## GOAL OF THE EXERCISE
Only one span is wanted from the lines below: from the one with "洋楽 PUBLIC IMAGE" up to and including the one with "Elis online show from 12-03-25, 05:26". Copy it exactly, without images.

## PROVIDED MATERIAL
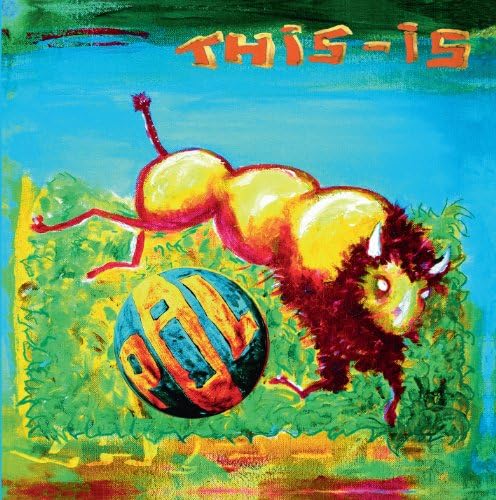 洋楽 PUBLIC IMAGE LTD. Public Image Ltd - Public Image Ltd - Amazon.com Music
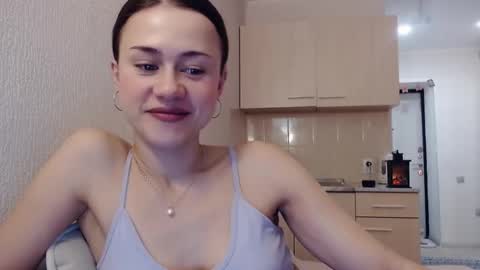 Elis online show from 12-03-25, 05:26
--
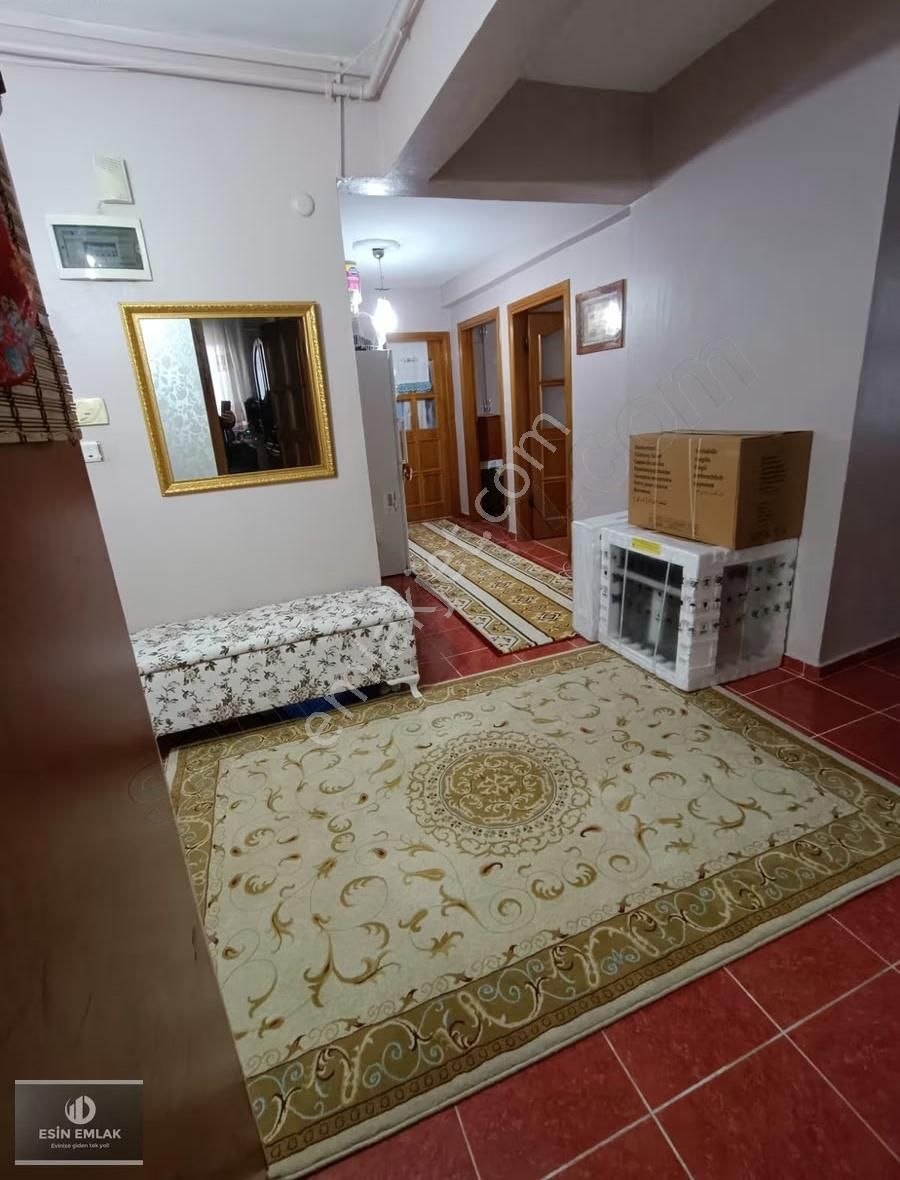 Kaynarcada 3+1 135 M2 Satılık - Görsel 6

## OUTPUT BELOW
 洋楽 PUBLIC IMAGE LTD. Public Image Ltd - Public Image Ltd - Amazon.com Music
 Elis online show from 12-03-25, 05:26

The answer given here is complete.